Hezbollah, Islamic Leaders Mourn Death of Top Shi’ite Cleric

By Patrick Goodenough | July 6, 2010 | 10:10 AM EDT

In this photo released by Hezbollah media relations office in Beirut, Monday July 5, 2009, Hezbollah leader Hassan Nasrallah, left, prays over the coffin of Grand Ayatollah Mohammed Hussein Fadlallah. (AP Photo/Hezbollah Media Relations Office)

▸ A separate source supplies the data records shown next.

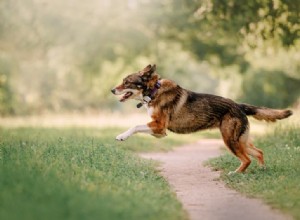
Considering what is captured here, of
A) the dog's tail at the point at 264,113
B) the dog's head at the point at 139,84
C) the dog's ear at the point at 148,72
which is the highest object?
the dog's ear at the point at 148,72

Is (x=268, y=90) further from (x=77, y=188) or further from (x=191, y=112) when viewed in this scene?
(x=77, y=188)

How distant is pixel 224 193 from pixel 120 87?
143 inches

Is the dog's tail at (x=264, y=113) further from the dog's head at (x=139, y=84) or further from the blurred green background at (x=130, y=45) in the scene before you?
the blurred green background at (x=130, y=45)

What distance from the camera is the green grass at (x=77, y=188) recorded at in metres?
6.71

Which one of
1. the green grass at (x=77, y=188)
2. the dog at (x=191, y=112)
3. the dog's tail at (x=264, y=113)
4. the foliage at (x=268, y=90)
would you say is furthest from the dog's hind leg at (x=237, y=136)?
the foliage at (x=268, y=90)

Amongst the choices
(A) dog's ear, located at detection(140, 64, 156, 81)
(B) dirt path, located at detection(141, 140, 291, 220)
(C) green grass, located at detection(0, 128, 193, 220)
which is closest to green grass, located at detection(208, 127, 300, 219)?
(B) dirt path, located at detection(141, 140, 291, 220)

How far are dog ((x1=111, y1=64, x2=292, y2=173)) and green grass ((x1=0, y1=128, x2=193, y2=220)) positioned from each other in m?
1.12

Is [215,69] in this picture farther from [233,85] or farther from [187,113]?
[187,113]

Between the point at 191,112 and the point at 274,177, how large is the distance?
227cm

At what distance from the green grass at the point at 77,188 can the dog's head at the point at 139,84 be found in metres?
1.39

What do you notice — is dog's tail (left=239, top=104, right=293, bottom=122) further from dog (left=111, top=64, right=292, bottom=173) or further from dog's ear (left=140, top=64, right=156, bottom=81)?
dog's ear (left=140, top=64, right=156, bottom=81)

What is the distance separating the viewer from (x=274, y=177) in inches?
420

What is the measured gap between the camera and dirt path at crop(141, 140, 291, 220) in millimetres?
7957

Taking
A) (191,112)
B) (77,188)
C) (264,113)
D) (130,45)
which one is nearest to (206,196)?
(77,188)
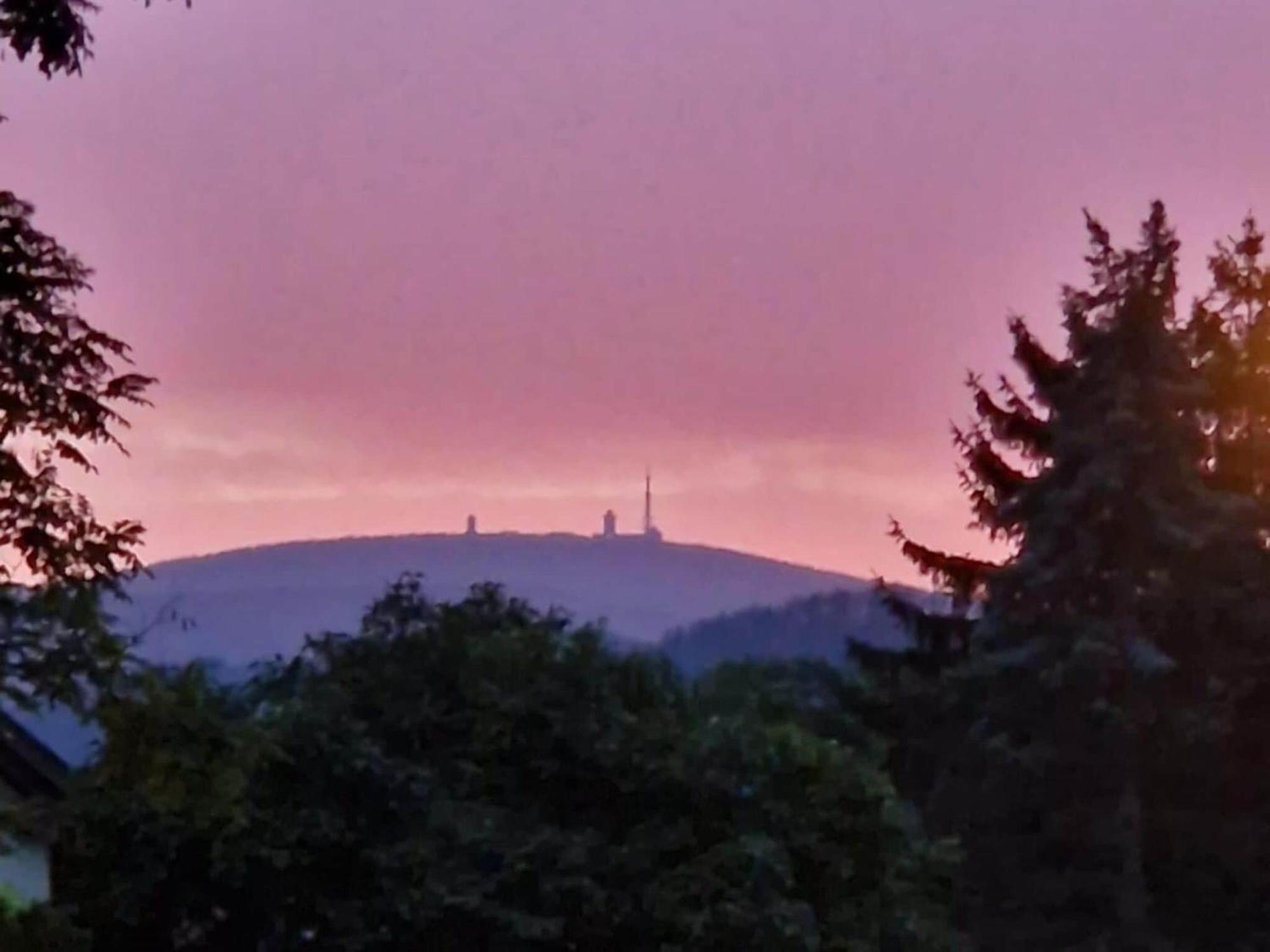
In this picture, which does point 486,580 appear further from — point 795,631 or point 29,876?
point 795,631

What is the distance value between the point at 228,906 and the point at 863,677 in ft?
59.9

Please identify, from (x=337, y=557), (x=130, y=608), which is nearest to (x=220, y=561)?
(x=337, y=557)

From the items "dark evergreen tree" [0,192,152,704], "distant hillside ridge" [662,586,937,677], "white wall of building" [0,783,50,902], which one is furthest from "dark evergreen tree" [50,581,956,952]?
"dark evergreen tree" [0,192,152,704]

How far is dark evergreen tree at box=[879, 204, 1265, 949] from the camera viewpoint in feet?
93.0

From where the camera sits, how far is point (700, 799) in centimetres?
1836

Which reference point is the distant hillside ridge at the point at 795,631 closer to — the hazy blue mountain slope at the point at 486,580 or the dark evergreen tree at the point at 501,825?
the hazy blue mountain slope at the point at 486,580

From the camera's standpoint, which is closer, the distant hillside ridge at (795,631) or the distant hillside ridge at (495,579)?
the distant hillside ridge at (795,631)

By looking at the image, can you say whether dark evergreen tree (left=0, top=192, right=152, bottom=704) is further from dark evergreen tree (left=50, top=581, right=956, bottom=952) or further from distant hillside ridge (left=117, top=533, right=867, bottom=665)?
distant hillside ridge (left=117, top=533, right=867, bottom=665)

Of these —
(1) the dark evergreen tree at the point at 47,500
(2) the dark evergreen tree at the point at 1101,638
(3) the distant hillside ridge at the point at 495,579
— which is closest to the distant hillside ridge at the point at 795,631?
(3) the distant hillside ridge at the point at 495,579

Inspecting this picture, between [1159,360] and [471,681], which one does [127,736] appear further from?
[1159,360]

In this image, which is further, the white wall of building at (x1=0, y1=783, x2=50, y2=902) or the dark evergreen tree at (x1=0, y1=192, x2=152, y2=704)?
the white wall of building at (x1=0, y1=783, x2=50, y2=902)

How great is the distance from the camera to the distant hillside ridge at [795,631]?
92.5 feet

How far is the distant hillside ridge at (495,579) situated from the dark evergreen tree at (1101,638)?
5.48 metres

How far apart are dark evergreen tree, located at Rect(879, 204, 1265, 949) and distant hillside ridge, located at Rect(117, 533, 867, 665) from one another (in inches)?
216
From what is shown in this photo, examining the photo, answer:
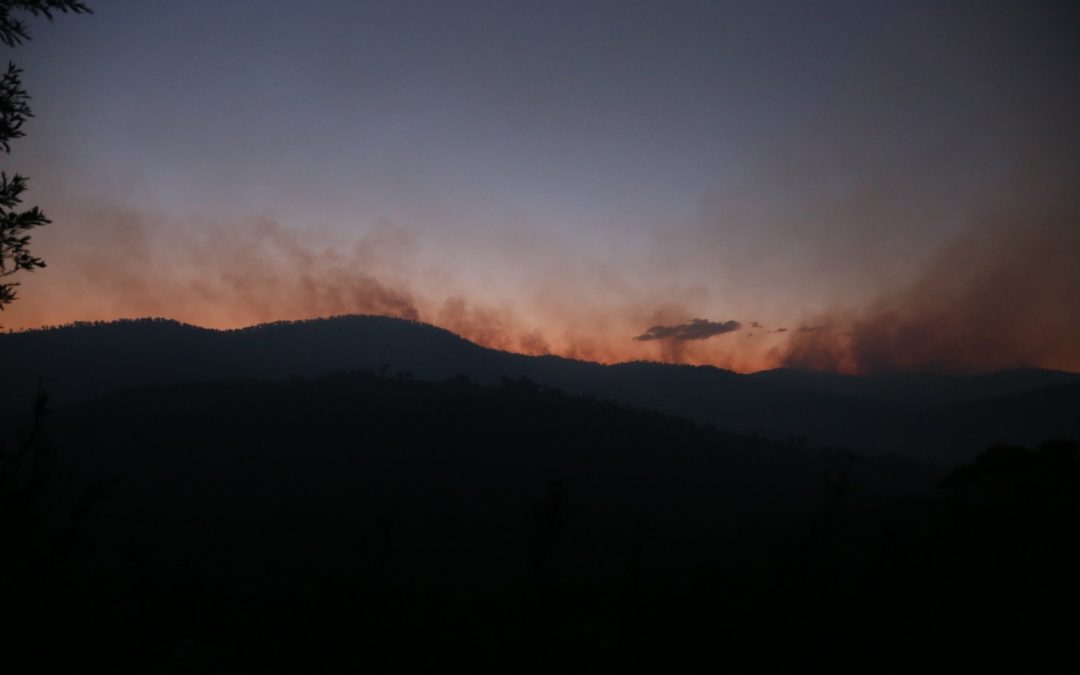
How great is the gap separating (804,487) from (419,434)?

(CNSNews.com) – Tuesday was a day of mourning in Lebanon for Grand Ayatollah Mohammad Hussein Fadlallah, a senior Shi’ite cleric who was sometimes described as Hezbollah’s spiritual mentor.
The 74-year-old, a harsh critic of U.S. policies in the Middle East, died in a Beirut hospital on Sunday.
Hezbollah said in a statement the death of a scholar like Fadlallah left “a void in Islam that nothing can fill.”
“Grand Ayatollah Fadlallah stood in face of the Zionist enemy as he audaciously supported the Resistance and the heroic Mujahideen, as the world witnessed his defiance and resistance to the occupation and its criminal actions and the price he paid for his stances as he expressed his rejection to the conspiracies of arrogant states,” it said.
Born in Najaf, a Shi’ite holy city in Iraq, Fadlallah moved to Lebanon in the 1950s and became that country’s most important Shi’ite leader.
After the Iranian revolution in 1979, the Islamic Revolutionary Guards Corps (IRGC) helped to set up Hezbollah in Lebanon in the early 1980s. Suicide bombings attributed to Hezbollah targeted U.S. and French troops in 1983, killing 362 people, including 220 U.S. Marines.
In 1985, a massive car bomb exploded near Fadlallah’s house in the Lebanese capital. Although he escaped unscathed, more than 80 people were killed. Fadlallah initially blamed Israel and its “internal allies,” and later the CIA, for what was assumed to be an assassination attempt.
During Israel’s month-long war with Hezbollah in 2006, Israeli planes bombed Fadlallah’s house, although he was not there at the time.
While in Lebanon to monitor parliamentary elections, former President Carter met with Fadlallah last June.
On Monday, messages of condolence poured in from around the Islamic world.
Lebanese Prime Minister Saad Hariri said the country “has lost a great national and spiritual authority,” while Iranian supreme leader Ayatollah Ali Khamenei praised Fadlallah for his sponsorship of Hezbollah and his loyalty to the Islamic Republic.
Hamas’ Damascus-based leader Khaled Meshaal sent the family a letter called Fadlallah “one of the greatest symbols and scholars defending the choice of resistance and jihad against the occupation, in support of the Palestinian strife and our people’s right to freedom, liberty and liberation.”
“With his death, the Islamic nation loses one of the most prominent Islamic figures, who played a great role in supporting the Islamic solidarity,” the Organization of Islamic Conference (OIC) said in a statement.